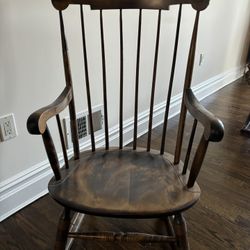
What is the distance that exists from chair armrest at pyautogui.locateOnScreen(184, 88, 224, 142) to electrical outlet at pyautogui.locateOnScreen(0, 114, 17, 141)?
2.36 feet

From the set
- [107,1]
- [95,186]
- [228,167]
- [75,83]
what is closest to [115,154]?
[95,186]

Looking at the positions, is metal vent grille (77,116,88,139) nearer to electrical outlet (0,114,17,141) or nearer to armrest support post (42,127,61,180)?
electrical outlet (0,114,17,141)

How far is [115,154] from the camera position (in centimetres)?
108

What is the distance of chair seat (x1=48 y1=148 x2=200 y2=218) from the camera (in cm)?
80

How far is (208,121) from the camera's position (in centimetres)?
77

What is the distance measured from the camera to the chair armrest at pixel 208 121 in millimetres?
728

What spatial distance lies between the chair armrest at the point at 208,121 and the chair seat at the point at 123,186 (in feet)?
0.73

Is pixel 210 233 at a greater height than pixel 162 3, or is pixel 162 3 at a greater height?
pixel 162 3

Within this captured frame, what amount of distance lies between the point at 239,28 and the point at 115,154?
2.31m

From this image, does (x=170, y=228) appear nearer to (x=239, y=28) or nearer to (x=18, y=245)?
(x=18, y=245)

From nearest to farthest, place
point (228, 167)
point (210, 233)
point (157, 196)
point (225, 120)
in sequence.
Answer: point (157, 196) → point (210, 233) → point (228, 167) → point (225, 120)

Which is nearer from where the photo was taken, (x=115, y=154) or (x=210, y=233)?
(x=115, y=154)

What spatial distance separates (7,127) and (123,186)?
58 centimetres

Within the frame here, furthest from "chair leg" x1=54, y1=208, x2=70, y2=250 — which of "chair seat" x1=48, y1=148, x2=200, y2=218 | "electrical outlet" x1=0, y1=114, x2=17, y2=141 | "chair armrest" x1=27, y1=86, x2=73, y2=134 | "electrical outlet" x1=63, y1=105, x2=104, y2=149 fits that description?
"electrical outlet" x1=63, y1=105, x2=104, y2=149
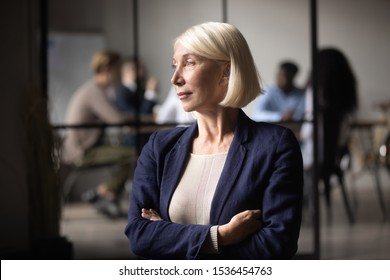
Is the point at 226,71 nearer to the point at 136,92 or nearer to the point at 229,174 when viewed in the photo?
the point at 229,174

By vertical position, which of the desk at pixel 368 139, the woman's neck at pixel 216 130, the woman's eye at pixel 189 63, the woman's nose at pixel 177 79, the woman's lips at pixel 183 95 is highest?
the woman's eye at pixel 189 63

....

- _WHAT IS NEEDED_
Substitute "armchair armrest" for "chair armrest" throughout the material above and give the material again with everything else unchanged. Leave the pictures out of the answer.

- _EXERCISE RESPONSE_
What is the distance that exists from armchair armrest at pyautogui.locateOnScreen(184, 88, 224, 142) to electrical outlet at pyautogui.locateOnScreen(0, 114, 17, 141)?
2.36 feet

From the set
- [107,1]
- [95,186]
- [228,167]
- [75,83]
what is closest to [115,154]?
[95,186]

Looking at the positions, is metal vent grille (77,116,88,139) nearer to electrical outlet (0,114,17,141) or nearer to armrest support post (42,127,61,180)?
electrical outlet (0,114,17,141)

How far is [115,154] from the camera position (in centimetres)?
108

What is the distance of chair seat (x1=48 y1=148 x2=200 y2=218) from the camera (in cm)?
80

How far is (208,121) from the camera's position (in centimetres)?
77

What is the distance measured from the camera to the armchair armrest at pixel 208 121 in millimetres?
728

What spatial distance lies between the armchair armrest at the point at 208,121 and the chair seat at the point at 123,186 (in feet)?
0.73

Is pixel 210 233 at a greater height than pixel 162 3, or is pixel 162 3 at a greater height?
pixel 162 3

Within this captured frame, what amount of distance lies between the point at 239,28 and the point at 115,154?
2.31m

From this image, does (x=170, y=228) appear nearer to (x=239, y=28) or nearer to (x=18, y=245)?
(x=18, y=245)

From nearest to farthest, place
point (228, 167)
point (210, 233)
point (157, 196)
point (225, 120)
in sequence.
Answer: point (157, 196) → point (210, 233) → point (228, 167) → point (225, 120)

Which is nearer from where the photo was taken, (x=115, y=154) or (x=210, y=233)?
(x=115, y=154)

What spatial distance separates (7,127) and (123,186)?
58 centimetres

Within the frame here, furthest from "chair leg" x1=54, y1=208, x2=70, y2=250 — which of "chair seat" x1=48, y1=148, x2=200, y2=218 | "electrical outlet" x1=0, y1=114, x2=17, y2=141 | "armchair armrest" x1=27, y1=86, x2=73, y2=134 | "electrical outlet" x1=63, y1=105, x2=104, y2=149 fits that description?
"electrical outlet" x1=63, y1=105, x2=104, y2=149
Is the point at 226,71 nearer to the point at 136,92 or nearer to the point at 229,174 when viewed in the photo?
the point at 229,174

By vertical position, which of the desk at pixel 368 139, the woman's neck at pixel 216 130, the woman's eye at pixel 189 63, the woman's nose at pixel 177 79, the woman's lips at pixel 183 95 is highest?
the woman's eye at pixel 189 63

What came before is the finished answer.